Rows of scene-based questions
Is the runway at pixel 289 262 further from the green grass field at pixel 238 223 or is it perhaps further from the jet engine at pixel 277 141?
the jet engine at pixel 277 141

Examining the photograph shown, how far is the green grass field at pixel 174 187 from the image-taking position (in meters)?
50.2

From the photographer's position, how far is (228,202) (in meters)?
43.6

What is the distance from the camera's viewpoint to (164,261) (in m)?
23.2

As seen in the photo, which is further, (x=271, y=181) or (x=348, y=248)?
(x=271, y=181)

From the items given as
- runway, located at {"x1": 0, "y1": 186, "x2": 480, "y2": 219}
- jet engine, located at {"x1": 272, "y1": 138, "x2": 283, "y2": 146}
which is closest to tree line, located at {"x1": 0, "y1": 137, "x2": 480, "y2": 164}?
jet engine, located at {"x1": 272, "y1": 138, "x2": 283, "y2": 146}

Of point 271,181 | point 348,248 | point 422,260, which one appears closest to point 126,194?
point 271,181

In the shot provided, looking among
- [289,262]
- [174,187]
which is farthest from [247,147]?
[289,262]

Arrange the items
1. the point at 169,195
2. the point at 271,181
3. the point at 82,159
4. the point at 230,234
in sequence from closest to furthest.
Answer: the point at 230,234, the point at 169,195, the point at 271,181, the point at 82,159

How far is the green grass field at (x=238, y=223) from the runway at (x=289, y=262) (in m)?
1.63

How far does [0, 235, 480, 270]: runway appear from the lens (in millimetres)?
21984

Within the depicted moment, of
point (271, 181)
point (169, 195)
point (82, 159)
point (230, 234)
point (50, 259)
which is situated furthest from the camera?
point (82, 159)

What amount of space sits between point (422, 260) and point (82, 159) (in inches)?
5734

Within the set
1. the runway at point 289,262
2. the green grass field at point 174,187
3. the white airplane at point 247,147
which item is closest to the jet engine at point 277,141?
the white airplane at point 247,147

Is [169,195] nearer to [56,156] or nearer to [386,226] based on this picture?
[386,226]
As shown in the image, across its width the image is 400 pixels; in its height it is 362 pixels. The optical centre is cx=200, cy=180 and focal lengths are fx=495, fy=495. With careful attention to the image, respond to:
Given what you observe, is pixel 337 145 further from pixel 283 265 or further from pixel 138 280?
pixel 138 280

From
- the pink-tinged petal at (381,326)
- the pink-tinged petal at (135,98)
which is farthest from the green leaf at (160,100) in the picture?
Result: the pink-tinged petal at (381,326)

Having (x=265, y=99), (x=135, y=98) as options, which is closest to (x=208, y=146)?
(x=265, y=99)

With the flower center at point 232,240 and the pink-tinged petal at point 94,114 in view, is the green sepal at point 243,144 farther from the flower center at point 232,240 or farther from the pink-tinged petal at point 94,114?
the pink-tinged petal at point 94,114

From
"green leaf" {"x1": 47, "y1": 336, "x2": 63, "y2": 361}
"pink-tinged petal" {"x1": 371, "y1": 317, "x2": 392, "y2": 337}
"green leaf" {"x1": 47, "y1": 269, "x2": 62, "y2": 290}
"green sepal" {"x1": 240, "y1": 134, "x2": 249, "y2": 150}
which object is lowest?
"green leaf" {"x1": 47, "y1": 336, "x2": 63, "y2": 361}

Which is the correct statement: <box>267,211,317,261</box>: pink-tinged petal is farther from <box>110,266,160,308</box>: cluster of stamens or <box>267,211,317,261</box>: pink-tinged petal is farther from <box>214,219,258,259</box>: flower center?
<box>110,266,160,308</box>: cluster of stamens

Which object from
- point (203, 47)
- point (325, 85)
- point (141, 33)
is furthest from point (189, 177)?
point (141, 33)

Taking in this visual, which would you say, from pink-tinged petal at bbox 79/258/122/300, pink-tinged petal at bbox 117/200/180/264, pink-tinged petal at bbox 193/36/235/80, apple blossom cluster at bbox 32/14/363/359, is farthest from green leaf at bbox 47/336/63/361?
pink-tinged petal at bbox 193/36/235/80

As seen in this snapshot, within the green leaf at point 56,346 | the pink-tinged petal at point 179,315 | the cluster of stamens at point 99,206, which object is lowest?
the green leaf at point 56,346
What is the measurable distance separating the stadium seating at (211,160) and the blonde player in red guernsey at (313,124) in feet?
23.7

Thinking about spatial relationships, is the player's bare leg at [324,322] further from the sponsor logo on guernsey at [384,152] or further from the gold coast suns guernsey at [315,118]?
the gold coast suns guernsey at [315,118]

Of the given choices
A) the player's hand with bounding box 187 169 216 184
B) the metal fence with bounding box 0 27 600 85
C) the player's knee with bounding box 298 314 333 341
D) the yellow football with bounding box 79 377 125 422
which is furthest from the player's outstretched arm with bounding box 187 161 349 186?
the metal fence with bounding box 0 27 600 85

■ **Goal of the exercise**:
Please copy out the rows word for word, starting at the line with "Of the given choices" and continuing through the last of the rows.

■ **Completed exercise**:
Of the given choices
A) the player's hand with bounding box 187 169 216 184
B) the metal fence with bounding box 0 27 600 85
C) the player's knee with bounding box 298 314 333 341
D) the yellow football with bounding box 79 377 125 422
which is furthest from the player's outstretched arm with bounding box 187 161 349 186?
the metal fence with bounding box 0 27 600 85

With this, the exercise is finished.